WSJ columnist sees opportunity, caution in hybrid cigarette
NEW YORK -- Wall Street Journal columnist Tom Gara may have gotten a peek at the future on tobacco this past week. Last Friday afternoon, in a hotel lounge in Midtown Manhattan, Gara reported in a recent column, he saw “what one of the world’s biggest tobacco companies says could be central to its growth in the coming years.”
It wasn’t a cigarette as we know it, and it wasn’t an electronic cigarette. Instead, it was a hybrid of the two—a black, cigarette-shaped tube containing a battery and electronics. Into one end of the tube, users plug what looks like a miniature cigarette, a couple of inches long, paper filled with real tobacco.
The user “lights” the cigarette by pressing a button, activating a mechanism that heats the tobacco to a temperature high enough to turn its nicotine into vapor, but not high enough to produce smoke.

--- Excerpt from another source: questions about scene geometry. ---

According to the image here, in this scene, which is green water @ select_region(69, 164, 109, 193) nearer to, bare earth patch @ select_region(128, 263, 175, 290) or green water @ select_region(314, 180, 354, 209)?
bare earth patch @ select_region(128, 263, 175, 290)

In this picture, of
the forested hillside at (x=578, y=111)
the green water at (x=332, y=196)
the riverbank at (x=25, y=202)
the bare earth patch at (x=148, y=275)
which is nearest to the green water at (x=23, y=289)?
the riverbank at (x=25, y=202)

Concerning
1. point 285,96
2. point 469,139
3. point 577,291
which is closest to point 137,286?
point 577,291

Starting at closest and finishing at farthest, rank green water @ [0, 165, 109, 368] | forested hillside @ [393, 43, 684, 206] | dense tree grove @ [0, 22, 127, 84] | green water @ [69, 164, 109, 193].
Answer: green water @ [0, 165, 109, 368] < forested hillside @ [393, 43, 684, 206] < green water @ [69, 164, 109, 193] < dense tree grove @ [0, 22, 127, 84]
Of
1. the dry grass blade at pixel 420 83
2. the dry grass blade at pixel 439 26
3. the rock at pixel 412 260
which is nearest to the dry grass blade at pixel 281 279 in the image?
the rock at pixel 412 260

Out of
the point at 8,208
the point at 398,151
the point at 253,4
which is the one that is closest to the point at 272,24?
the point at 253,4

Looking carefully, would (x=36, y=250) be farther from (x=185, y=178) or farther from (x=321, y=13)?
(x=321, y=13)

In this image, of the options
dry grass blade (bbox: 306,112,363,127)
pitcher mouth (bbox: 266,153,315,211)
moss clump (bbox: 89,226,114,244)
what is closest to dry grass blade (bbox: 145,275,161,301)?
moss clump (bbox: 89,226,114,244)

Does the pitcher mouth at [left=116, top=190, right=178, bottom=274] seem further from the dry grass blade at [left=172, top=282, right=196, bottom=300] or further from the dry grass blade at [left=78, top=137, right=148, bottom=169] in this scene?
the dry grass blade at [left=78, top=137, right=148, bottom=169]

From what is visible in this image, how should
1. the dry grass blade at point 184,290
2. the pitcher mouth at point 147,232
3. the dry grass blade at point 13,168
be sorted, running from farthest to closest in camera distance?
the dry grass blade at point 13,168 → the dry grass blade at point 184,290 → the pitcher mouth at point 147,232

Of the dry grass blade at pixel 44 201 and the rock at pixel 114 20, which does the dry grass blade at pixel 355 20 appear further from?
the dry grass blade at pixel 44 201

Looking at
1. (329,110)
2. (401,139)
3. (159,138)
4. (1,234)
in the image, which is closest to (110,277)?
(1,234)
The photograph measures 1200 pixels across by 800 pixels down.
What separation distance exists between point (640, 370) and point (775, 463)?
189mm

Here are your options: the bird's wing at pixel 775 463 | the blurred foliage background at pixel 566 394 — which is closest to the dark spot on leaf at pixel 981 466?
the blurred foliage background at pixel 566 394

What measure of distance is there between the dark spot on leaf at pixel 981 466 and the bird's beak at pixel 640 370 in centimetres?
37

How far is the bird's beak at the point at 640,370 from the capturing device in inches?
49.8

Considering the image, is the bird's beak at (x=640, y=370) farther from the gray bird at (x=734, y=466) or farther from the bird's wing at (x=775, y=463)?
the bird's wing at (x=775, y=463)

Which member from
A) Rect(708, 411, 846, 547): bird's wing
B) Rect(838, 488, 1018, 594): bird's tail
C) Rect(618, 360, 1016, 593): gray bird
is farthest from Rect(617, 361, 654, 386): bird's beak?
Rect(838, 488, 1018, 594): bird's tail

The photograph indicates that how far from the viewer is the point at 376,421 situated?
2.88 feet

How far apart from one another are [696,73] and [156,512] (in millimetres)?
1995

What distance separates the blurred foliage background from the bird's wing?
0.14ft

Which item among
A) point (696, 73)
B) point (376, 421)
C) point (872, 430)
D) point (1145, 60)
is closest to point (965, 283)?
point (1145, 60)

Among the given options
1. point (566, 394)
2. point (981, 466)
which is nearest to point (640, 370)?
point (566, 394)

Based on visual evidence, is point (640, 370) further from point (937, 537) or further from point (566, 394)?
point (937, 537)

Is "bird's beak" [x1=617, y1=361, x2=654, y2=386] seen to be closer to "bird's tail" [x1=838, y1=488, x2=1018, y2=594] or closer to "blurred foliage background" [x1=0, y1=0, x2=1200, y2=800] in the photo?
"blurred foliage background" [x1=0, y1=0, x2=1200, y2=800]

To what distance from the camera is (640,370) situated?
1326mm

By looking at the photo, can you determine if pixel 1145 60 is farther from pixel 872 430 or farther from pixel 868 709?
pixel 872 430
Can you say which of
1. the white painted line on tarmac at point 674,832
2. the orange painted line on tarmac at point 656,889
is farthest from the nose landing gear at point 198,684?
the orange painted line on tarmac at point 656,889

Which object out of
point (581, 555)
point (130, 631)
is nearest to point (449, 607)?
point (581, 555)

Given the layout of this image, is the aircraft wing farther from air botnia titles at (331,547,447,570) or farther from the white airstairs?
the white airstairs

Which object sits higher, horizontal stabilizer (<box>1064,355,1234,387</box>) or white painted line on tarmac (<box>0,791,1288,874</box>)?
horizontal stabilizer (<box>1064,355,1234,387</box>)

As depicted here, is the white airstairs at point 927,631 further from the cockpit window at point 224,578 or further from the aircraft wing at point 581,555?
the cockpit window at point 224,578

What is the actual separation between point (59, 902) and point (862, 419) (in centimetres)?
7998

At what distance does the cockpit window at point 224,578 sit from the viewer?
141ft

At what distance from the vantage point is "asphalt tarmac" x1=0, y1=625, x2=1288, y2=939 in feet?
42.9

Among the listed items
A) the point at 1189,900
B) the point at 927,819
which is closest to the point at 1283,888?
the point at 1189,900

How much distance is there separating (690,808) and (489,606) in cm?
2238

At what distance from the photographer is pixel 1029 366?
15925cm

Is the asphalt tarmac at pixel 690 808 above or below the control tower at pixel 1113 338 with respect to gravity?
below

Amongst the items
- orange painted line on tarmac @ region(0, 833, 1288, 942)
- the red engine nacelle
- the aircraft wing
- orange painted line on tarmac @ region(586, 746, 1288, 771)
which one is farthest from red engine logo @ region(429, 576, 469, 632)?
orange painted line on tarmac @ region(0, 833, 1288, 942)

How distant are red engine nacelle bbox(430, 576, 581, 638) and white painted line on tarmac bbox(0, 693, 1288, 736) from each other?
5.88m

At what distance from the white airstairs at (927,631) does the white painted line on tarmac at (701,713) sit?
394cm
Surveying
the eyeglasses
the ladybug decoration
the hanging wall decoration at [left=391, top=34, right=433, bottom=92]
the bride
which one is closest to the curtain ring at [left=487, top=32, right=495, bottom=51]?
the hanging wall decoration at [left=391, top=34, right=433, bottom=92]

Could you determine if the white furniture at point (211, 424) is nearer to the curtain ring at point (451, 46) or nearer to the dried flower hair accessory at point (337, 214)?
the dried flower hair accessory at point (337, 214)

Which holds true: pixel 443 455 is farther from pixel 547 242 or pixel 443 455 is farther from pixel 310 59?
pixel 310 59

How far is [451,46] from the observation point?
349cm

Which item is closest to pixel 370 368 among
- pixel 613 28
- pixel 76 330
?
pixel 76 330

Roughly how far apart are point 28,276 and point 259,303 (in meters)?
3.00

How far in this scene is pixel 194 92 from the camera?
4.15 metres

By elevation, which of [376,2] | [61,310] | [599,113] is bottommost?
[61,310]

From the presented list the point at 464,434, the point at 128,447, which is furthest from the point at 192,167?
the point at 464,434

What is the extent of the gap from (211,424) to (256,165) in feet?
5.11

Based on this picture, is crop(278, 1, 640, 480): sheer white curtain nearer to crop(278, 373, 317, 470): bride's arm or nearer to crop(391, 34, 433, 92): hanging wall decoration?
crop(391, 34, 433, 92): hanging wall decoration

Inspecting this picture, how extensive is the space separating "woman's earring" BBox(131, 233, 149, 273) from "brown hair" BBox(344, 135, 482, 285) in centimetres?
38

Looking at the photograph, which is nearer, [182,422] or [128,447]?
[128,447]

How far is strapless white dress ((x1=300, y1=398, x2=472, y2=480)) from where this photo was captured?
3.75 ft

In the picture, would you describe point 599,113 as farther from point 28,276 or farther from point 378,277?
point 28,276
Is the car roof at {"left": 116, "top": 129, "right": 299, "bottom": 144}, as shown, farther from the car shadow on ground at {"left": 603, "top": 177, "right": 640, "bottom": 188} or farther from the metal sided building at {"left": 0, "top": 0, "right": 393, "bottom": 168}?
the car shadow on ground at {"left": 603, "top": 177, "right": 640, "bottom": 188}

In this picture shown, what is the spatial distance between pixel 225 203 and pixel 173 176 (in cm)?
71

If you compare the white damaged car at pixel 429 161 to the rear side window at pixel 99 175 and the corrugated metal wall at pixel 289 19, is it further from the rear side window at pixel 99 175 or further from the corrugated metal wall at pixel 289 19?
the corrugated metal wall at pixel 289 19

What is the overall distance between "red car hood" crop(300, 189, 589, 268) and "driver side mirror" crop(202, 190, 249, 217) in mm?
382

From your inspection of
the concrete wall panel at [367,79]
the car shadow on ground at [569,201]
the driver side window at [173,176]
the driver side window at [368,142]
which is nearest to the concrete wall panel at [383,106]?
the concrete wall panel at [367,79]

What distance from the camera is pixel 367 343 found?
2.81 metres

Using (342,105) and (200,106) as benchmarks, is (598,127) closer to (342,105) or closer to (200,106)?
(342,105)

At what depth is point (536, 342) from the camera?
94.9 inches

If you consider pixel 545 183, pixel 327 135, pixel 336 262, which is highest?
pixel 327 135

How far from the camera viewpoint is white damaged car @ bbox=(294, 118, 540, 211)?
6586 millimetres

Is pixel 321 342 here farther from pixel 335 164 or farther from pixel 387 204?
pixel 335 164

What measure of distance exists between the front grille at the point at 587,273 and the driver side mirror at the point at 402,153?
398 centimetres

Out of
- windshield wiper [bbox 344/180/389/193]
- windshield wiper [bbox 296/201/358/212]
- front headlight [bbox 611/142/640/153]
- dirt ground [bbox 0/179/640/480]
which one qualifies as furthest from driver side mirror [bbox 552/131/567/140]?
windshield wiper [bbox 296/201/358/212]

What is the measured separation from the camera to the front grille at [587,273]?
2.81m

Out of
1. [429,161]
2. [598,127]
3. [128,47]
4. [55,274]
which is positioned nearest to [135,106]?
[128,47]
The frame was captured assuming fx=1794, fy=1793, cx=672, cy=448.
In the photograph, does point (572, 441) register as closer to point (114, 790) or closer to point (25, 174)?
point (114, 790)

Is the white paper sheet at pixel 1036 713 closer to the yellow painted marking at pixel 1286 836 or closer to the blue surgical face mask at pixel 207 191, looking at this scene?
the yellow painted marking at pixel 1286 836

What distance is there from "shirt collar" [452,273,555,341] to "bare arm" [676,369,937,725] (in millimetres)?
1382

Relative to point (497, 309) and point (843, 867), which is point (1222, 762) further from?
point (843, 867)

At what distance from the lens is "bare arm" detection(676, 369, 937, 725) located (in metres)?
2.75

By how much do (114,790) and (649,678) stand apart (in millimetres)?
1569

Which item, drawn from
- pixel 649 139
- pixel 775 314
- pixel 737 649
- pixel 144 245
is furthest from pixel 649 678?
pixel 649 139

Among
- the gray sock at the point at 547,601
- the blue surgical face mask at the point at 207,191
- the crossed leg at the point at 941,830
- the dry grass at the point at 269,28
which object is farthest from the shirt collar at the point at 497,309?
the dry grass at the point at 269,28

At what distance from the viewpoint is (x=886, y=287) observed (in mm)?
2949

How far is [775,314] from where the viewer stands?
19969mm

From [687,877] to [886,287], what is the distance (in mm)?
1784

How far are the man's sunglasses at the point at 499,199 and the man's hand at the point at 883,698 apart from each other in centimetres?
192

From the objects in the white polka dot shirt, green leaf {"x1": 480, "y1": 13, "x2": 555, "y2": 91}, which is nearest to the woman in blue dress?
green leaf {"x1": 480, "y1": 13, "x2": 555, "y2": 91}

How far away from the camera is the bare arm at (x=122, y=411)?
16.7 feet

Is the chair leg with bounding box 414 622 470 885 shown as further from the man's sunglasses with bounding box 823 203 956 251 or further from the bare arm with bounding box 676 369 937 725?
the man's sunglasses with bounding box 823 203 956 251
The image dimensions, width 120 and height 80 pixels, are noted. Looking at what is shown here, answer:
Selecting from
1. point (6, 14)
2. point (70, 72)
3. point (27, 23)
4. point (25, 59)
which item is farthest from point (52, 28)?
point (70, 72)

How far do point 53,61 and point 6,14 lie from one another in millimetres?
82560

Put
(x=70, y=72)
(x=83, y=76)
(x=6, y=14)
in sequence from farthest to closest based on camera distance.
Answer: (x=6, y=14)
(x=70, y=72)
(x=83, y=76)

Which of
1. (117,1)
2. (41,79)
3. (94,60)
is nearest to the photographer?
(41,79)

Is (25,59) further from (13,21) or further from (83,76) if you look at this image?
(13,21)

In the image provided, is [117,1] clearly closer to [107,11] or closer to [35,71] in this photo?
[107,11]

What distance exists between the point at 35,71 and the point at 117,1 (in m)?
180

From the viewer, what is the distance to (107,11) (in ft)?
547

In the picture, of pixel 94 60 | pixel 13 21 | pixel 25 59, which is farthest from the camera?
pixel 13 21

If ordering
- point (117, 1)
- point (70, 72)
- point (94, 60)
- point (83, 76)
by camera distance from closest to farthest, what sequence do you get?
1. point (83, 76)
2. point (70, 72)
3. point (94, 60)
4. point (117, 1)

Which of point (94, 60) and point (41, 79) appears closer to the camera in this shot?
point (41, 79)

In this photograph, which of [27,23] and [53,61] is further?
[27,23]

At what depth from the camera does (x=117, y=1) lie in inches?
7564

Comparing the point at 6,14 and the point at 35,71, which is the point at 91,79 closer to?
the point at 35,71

The user then puffs away, on what Marlboro-maker Philip Morris International Inc. refers to as a “reduced risk product”—careful language to describe the devices that it hopes regulators will approve for sale in Europe, and eventually in the U.S.
If all goes to plan, they will be available in some test markets before the end of 2014, with a wider rollout next year.
“Reduced” risk is the key word here, said Gara, WSJ’s Corporate Intelligence blogger. There is no such thing as a safe way to inhale nicotine, the company acknowledges. And health campaigners, who have spent decades battling the tobacco industry, worry that new, less risky products like e-cigarettes will act as a Trojan horse, getting a new generation addicted to nicotine.
Regardless, the company, which sells Marlboro and other brands outside of the U.S., is making a big bet on this new breed of products. In January, it said it would invest up to $688 million in its first manufacturing facility to produce them, capable of making up to 30 billion units annually by 2016.